### Tu objetivo
Según el hilo sobre modulación FM o PM, ¿cuáles son los dos métodos de modular en frecuencia?

### Texto proporcionado

***

# Que metodo de modulación es mejor FM o PM???



## VichoT (Jul 23, 2007)

Holas  A todos.ya ke muchos usuarios del foro buscan mejor caliadad en sus TX  me propuse a crear esto.

Segun mi teoria y experiencia el TX de FM ke mejor calidad ofrece (segun su complejidad) es akel ke realmente se modula en frecuencia y no los de fase modulada.

A saber existen 2 metodos de modular en frecuencia y ambos metodos actuan sobre el tanke del oscilador (porlo general en paralelo a este) el 1º metodo es tener una reactancia capacitiva variable, el 2º es tener una reactancia inductiva variable.

el 2º metodo es dificil de lograr sin un 2º transistor el 1º en cambio es mas facil y depende del famoso varicap estos ctos inyectan la señal de audio como voltaje de polarizacion al varicap este varia su capacitancia de acuerdo al valor de voltaje entre sus terminales. este diodo varicap esta en paralelo al condenso de sintonia y por ende paralello al cto Tanke (bobina // condenso) asi al variar la capacitancioa del varicap varia tb la capacitancia del cto tk y con ella varia tb la frecuencia de oscilacion(frecuencia de resonancia del cto tanke) y como resultado tenemos una señal  de RF modulada en frecuencia ke responde ala tension de audio inyectada al cto.

***

Registros de preguntas basadas en escenas
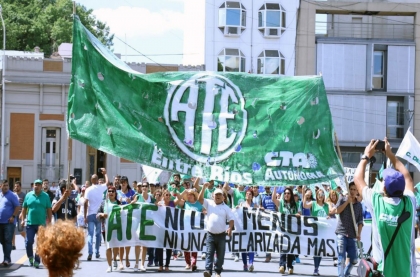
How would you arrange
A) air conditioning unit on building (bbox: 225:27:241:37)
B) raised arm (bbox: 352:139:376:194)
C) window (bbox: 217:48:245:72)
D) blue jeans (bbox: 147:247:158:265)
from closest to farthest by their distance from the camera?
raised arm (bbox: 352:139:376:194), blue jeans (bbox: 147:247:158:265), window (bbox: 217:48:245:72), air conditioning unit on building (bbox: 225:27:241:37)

***

### Respuesta completa
Tener una reactancia capacitiva variable o tener una reactancia inductiva variable, ambas actuando sobre el tanque del oscilador.